- **Dataset items**
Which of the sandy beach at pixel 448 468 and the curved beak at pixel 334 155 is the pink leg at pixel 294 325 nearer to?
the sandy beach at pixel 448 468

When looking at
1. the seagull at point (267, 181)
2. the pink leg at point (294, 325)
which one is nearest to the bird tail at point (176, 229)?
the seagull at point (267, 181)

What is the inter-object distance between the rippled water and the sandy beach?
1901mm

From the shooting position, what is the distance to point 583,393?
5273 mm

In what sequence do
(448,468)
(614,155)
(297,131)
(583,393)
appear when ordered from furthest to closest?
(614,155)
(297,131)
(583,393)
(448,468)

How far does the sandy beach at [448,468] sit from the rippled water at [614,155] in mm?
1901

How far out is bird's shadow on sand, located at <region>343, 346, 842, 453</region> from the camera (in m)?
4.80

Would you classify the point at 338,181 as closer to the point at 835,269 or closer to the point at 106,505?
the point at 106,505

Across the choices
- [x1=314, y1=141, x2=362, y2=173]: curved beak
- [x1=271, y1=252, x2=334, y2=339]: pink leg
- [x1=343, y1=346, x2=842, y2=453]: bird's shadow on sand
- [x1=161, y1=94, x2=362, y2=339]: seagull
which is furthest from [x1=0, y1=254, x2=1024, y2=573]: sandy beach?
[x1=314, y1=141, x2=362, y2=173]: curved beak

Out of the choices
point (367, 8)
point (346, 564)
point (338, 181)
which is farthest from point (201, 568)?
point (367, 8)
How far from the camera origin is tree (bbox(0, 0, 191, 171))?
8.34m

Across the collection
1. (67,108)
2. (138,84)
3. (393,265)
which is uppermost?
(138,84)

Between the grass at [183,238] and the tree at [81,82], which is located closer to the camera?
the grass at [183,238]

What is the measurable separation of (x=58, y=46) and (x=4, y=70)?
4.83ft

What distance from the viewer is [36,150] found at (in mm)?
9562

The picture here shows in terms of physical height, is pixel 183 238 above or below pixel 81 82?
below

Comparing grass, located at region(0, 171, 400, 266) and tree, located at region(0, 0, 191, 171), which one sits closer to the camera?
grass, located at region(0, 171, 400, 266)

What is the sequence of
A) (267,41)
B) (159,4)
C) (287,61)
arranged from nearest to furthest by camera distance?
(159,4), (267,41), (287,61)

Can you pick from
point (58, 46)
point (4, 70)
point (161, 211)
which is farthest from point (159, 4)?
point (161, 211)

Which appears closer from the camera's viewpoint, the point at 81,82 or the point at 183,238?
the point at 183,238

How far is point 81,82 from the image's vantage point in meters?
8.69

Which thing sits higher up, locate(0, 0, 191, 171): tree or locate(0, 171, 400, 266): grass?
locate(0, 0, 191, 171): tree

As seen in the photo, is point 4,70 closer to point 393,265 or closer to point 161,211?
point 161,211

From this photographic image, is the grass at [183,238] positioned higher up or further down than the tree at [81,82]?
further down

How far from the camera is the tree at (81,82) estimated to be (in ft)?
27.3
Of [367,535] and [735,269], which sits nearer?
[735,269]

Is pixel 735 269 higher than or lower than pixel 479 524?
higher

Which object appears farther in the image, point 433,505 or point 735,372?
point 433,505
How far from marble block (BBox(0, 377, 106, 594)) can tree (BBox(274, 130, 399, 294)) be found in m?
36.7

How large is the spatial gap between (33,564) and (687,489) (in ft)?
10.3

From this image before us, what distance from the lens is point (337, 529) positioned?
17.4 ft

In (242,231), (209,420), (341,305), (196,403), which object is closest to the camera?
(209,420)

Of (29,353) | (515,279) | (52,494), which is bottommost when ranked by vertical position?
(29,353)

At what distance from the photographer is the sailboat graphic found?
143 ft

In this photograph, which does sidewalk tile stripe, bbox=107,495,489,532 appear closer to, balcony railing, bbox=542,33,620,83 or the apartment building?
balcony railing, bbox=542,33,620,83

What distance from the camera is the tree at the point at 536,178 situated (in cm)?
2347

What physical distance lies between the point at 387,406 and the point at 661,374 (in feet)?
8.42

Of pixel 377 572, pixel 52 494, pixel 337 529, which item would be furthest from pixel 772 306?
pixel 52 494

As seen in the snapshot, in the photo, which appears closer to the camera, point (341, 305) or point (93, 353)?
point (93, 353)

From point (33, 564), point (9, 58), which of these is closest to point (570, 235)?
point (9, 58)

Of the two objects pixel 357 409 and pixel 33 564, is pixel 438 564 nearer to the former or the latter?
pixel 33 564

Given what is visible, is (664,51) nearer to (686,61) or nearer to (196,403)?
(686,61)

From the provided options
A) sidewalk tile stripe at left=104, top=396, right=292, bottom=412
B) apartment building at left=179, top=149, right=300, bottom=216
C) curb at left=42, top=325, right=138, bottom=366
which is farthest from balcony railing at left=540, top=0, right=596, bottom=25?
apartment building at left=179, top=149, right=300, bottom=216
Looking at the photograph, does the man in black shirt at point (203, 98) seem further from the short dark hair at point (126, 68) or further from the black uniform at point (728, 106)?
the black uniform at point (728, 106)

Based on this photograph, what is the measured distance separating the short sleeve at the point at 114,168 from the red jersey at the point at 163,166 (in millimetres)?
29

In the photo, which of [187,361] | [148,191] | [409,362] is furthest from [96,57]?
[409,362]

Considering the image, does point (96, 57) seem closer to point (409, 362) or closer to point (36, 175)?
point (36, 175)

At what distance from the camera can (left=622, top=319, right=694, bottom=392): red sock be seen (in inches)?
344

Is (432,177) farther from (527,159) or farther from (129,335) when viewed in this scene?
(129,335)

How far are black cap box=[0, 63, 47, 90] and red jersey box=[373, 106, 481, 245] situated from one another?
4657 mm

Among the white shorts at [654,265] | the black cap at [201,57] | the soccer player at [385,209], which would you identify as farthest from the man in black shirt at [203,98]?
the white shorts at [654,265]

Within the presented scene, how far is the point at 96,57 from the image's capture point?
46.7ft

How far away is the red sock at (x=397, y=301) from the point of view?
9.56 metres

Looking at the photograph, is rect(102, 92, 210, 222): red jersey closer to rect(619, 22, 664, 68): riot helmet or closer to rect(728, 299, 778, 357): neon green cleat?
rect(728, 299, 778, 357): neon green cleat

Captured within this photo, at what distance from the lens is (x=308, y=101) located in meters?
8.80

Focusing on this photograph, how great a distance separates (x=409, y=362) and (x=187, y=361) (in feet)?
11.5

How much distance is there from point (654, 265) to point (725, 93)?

- **Exercise prompt**
Output the lines above verbatim and in full.

- **Result for this exercise**
Which of the sandy beach at pixel 448 468 and the curved beak at pixel 334 155 is the pink leg at pixel 294 325 nearer to?
the sandy beach at pixel 448 468

When looking at
1. the seagull at point (267, 181)
2. the pink leg at point (294, 325)
which one is nearest to the bird tail at point (176, 229)?
the seagull at point (267, 181)

What is the inter-object distance between the rippled water and the sandy beach?
1901mm

From the shooting position, what is the distance to point 583,393?
5273 mm

In what sequence do
(448,468)
(614,155)
(297,131)
(583,393)
appear when ordered from furthest to closest?
(614,155)
(297,131)
(583,393)
(448,468)

How far does the sandy beach at [448,468] sit from the rippled water at [614,155] in mm?
1901

How far out is bird's shadow on sand, located at <region>343, 346, 842, 453</region> from the camera (in m)?
4.80

Would you classify the point at 338,181 as closer to the point at 835,269 or closer to the point at 106,505?
the point at 106,505

Across the choices
- [x1=314, y1=141, x2=362, y2=173]: curved beak
- [x1=271, y1=252, x2=334, y2=339]: pink leg
- [x1=343, y1=346, x2=842, y2=453]: bird's shadow on sand
- [x1=161, y1=94, x2=362, y2=339]: seagull
which is furthest from [x1=0, y1=254, x2=1024, y2=573]: sandy beach?
[x1=314, y1=141, x2=362, y2=173]: curved beak

Out of the choices
point (367, 8)
point (346, 564)
point (338, 181)
which is farthest from point (201, 568)?
point (367, 8)
How far from the camera origin is tree (bbox(0, 0, 191, 171))?
8.34m

Across the collection
1. (67,108)
2. (138,84)
3. (393,265)
which is uppermost?
(138,84)

Between the grass at [183,238] and the tree at [81,82], which is located closer to the camera?
the grass at [183,238]

What is the measurable separation of (x=58, y=46) and (x=4, y=70)?
4.83ft

What distance from the viewer is [36,150] found at (in mm)?
9562

The picture here shows in terms of physical height, is pixel 183 238 above or below pixel 81 82?
below

Comparing grass, located at region(0, 171, 400, 266) and tree, located at region(0, 0, 191, 171), which one sits closer to the camera?
grass, located at region(0, 171, 400, 266)

What is the sequence of
A) (267,41)
B) (159,4)
C) (287,61)
arranged from nearest to furthest by camera distance?
(159,4), (267,41), (287,61)

Can you pick from
point (58, 46)
point (4, 70)
point (161, 211)
which is farthest from point (159, 4)?
point (161, 211)

Which appears closer from the camera's viewpoint, the point at 81,82 or the point at 183,238?
the point at 183,238

How far is point 81,82 from the image's vantage point in meters?
8.69

Which thing sits higher up, locate(0, 0, 191, 171): tree or locate(0, 171, 400, 266): grass?
locate(0, 0, 191, 171): tree

As seen in the photo, is point 4,70 closer to point 393,265 or closer to point 161,211?
point 161,211

From this photographic image, is the grass at [183,238] positioned higher up or further down than the tree at [81,82]?
further down

How far from the camera is the tree at (81,82) estimated to be (in ft)?
27.3
Of [367,535] and [735,269], which sits nearer?
[735,269]

Is pixel 735 269 higher than or lower than pixel 479 524?
higher

Which object appears farther in the image, point 433,505 or point 735,372?
point 433,505
How far from marble block (BBox(0, 377, 106, 594)) can tree (BBox(274, 130, 399, 294)) be found in m?
36.7

How large is the spatial gap between (33,564) and (687,489) (in ft)?
10.3

From this image before us, what distance from the lens is point (337, 529) positioned?
17.4 ft

In (242,231), (209,420), (341,305), (196,403), which object is closest to the camera?
(209,420)

Of (29,353) | (515,279) | (52,494), which is bottommost when ranked by vertical position?
(29,353)

At what distance from the photographer is the sailboat graphic found?
143 ft

In this photograph, which does sidewalk tile stripe, bbox=107,495,489,532 appear closer to, balcony railing, bbox=542,33,620,83 or the apartment building?
balcony railing, bbox=542,33,620,83

What distance from the camera is the tree at the point at 536,178 situated (in cm)?
2347

What physical distance lies between the point at 387,406 and the point at 661,374 (in feet)?
8.42

Of pixel 377 572, pixel 52 494, pixel 337 529, which item would be furthest from pixel 772 306?
pixel 52 494

As seen in the snapshot, in the photo, which appears closer to the camera, point (341, 305) or point (93, 353)?
point (93, 353)

From point (33, 564), point (9, 58), which of these is closest to point (570, 235)?
point (9, 58)

Of the two objects pixel 357 409 and pixel 33 564, is pixel 438 564 nearer to the former or the latter?
pixel 33 564

Given what is visible, is (664,51) nearer to (686,61) or nearer to (196,403)?
(686,61)

From the provided options
A) sidewalk tile stripe at left=104, top=396, right=292, bottom=412
B) apartment building at left=179, top=149, right=300, bottom=216
C) curb at left=42, top=325, right=138, bottom=366
which is farthest from balcony railing at left=540, top=0, right=596, bottom=25?
apartment building at left=179, top=149, right=300, bottom=216
Looking at the photograph, does the man in black shirt at point (203, 98) seem further from the short dark hair at point (126, 68) or further from the black uniform at point (728, 106)?
the black uniform at point (728, 106)

Based on this photograph, what is the measured distance separating the short sleeve at the point at 114,168 from the red jersey at the point at 163,166 (in millimetres)?
29

In the photo, which of [187,361] | [148,191] | [409,362] is furthest from [96,57]?
[409,362]

Considering the image, does point (96, 57) seem closer to point (409, 362) or closer to point (36, 175)?
point (36, 175)

At what distance from the camera can (left=622, top=319, right=694, bottom=392): red sock be seen (in inches)?
344

Is (432,177) farther from (527,159) or farther from (129,335) when viewed in this scene?
(129,335)

How far are black cap box=[0, 63, 47, 90] and red jersey box=[373, 106, 481, 245] situated from one another?
4657 mm

Among the white shorts at [654,265] | the black cap at [201,57] | the soccer player at [385,209], which would you identify as farthest from the man in black shirt at [203,98]?
the white shorts at [654,265]

Within the presented scene, how far is the point at 96,57 from the image's capture point?
46.7ft

How far away is the red sock at (x=397, y=301) from the point of view?
9.56 metres

Looking at the photograph, is rect(102, 92, 210, 222): red jersey closer to rect(619, 22, 664, 68): riot helmet or closer to rect(728, 299, 778, 357): neon green cleat?
rect(728, 299, 778, 357): neon green cleat

Captured within this photo, at what distance from the lens is (x=308, y=101) located in meters?
8.80

Focusing on this photograph, how great a distance separates (x=409, y=362) and (x=187, y=361) (in feet)?
11.5

How much distance is there from point (654, 265) to point (725, 93)?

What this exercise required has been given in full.